-- WHAT YOU ARE ASKED TO DO --
Would you find each line in the entries below with the string "camera" and copy it?

(Saved entries)

* * * * * * * * *

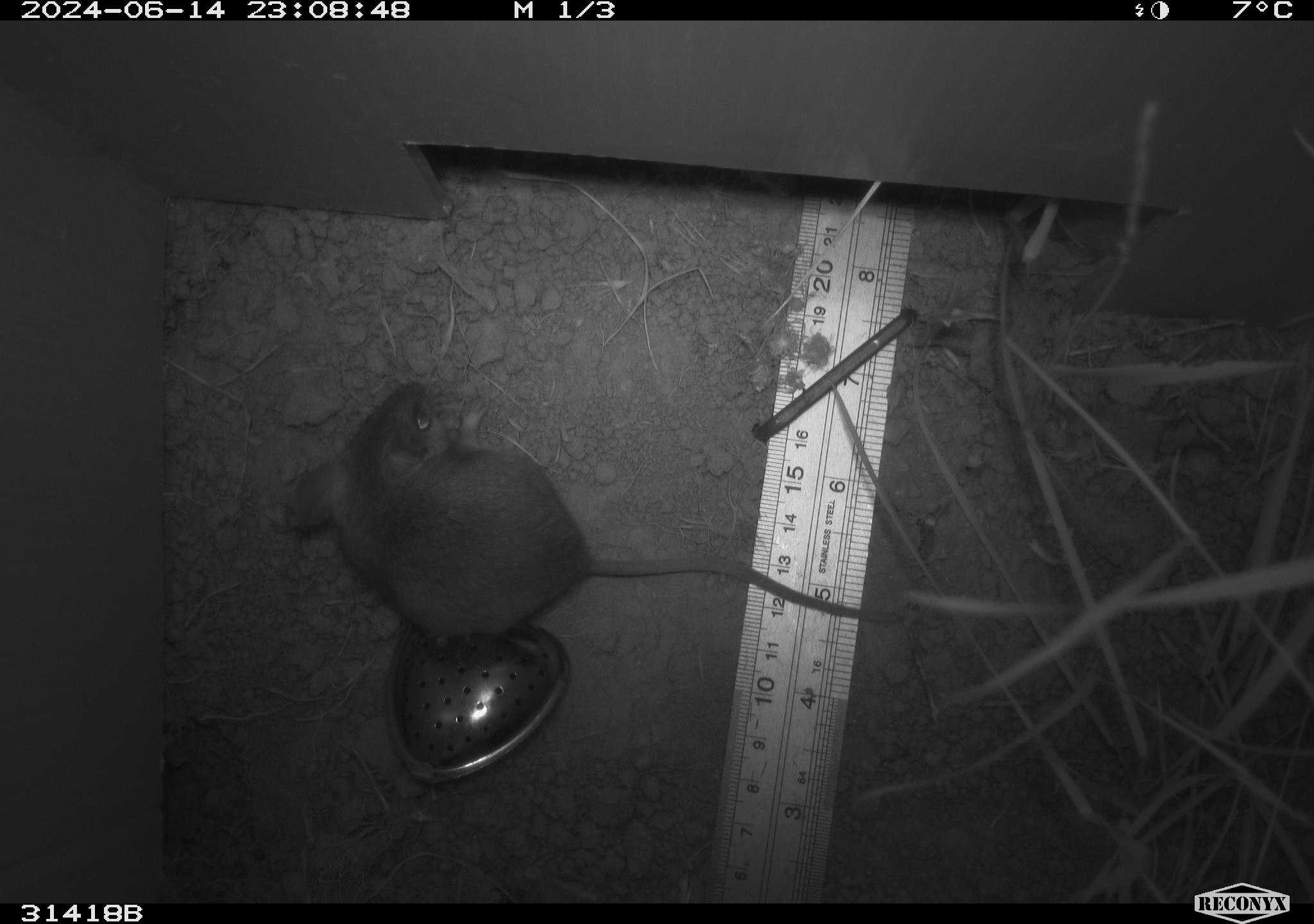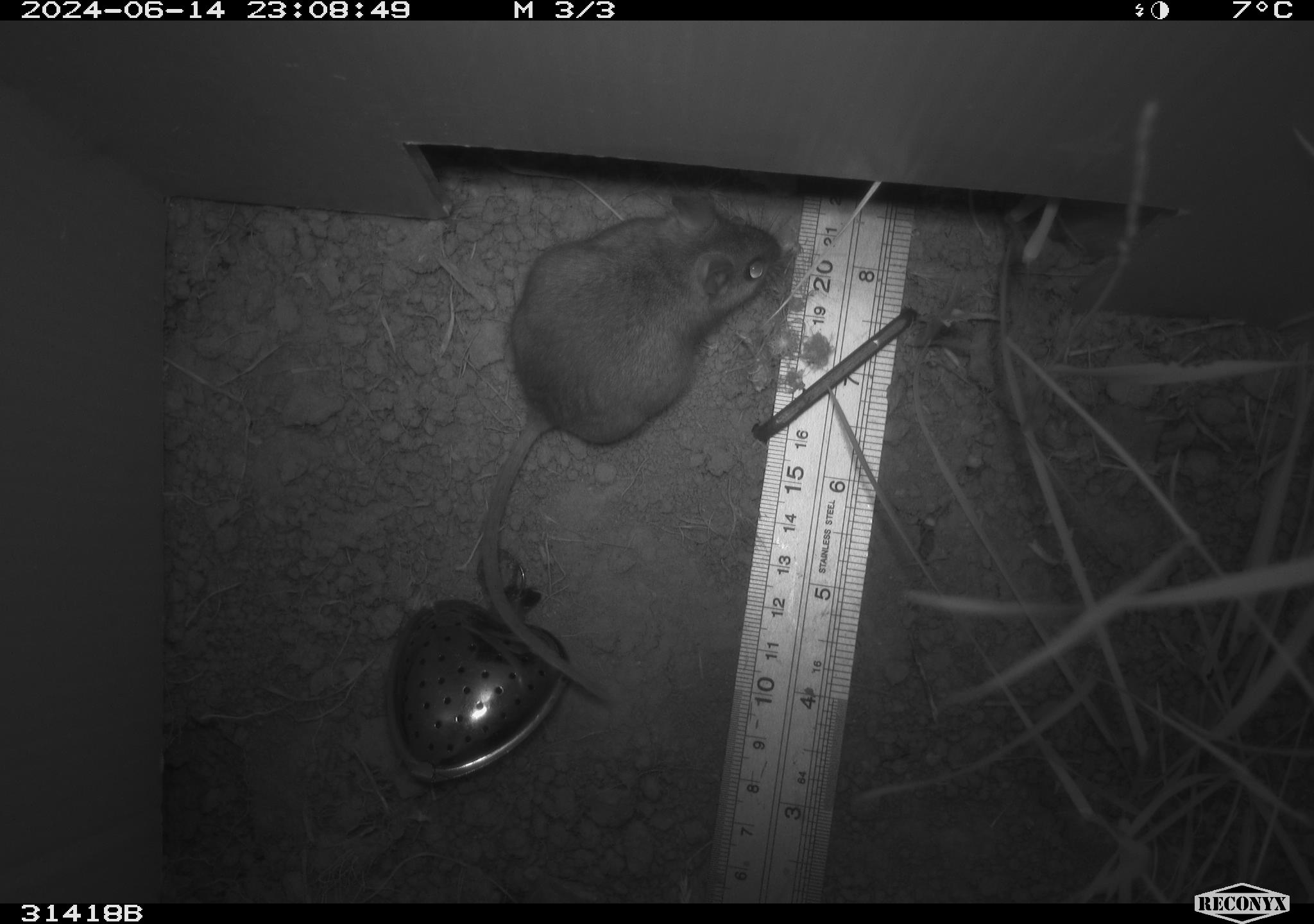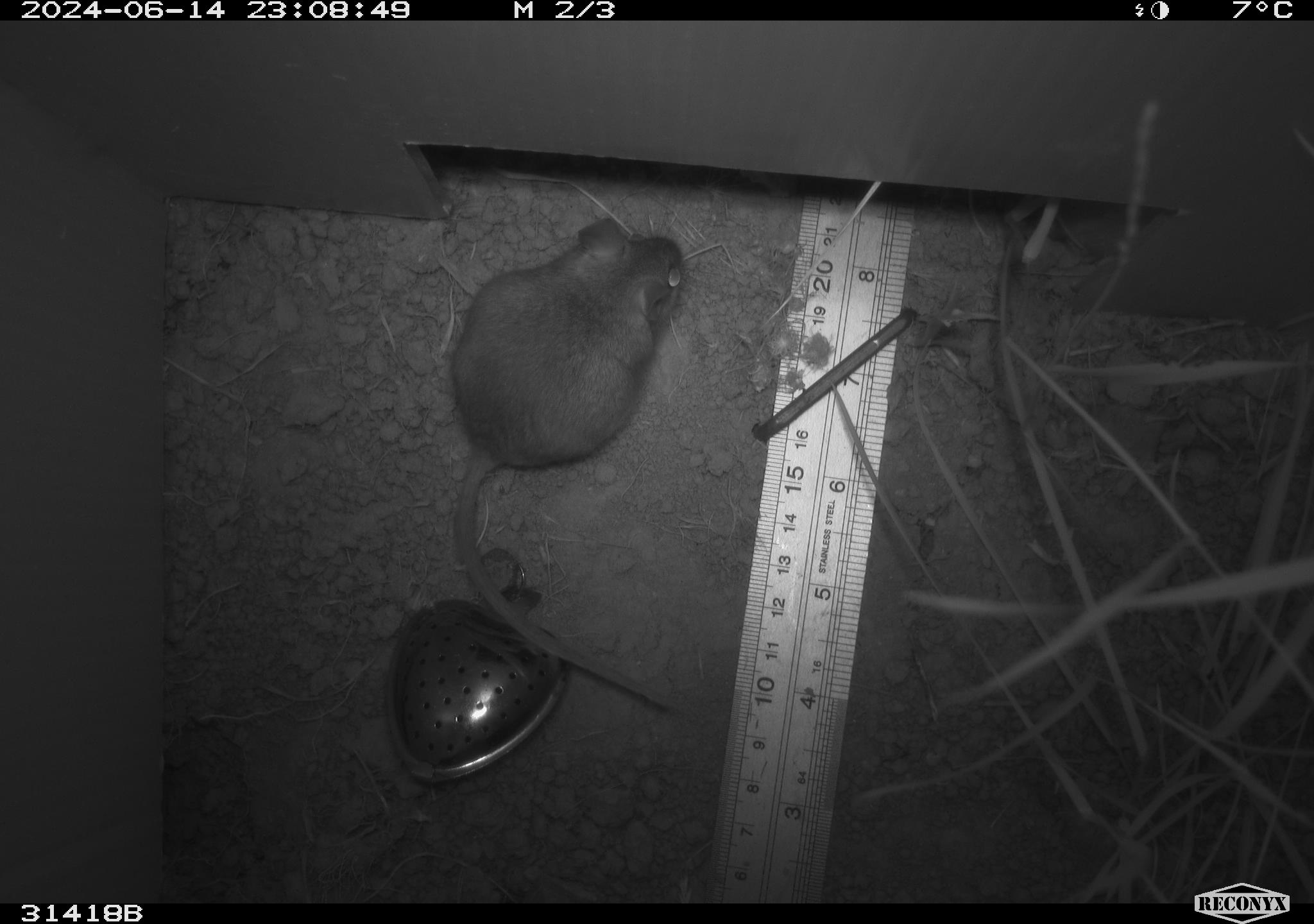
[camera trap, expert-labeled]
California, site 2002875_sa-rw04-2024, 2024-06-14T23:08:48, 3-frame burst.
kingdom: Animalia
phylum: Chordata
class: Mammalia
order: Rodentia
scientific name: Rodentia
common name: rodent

* * * * * * * * *

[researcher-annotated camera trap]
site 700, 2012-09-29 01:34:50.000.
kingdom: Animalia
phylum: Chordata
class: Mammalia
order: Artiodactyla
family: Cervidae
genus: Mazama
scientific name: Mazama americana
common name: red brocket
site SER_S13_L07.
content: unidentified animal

* * * * * * * * *

-- YOUR RESPONSE --
[camera trap, expert-labeled]
[researcher-annotated camera trap]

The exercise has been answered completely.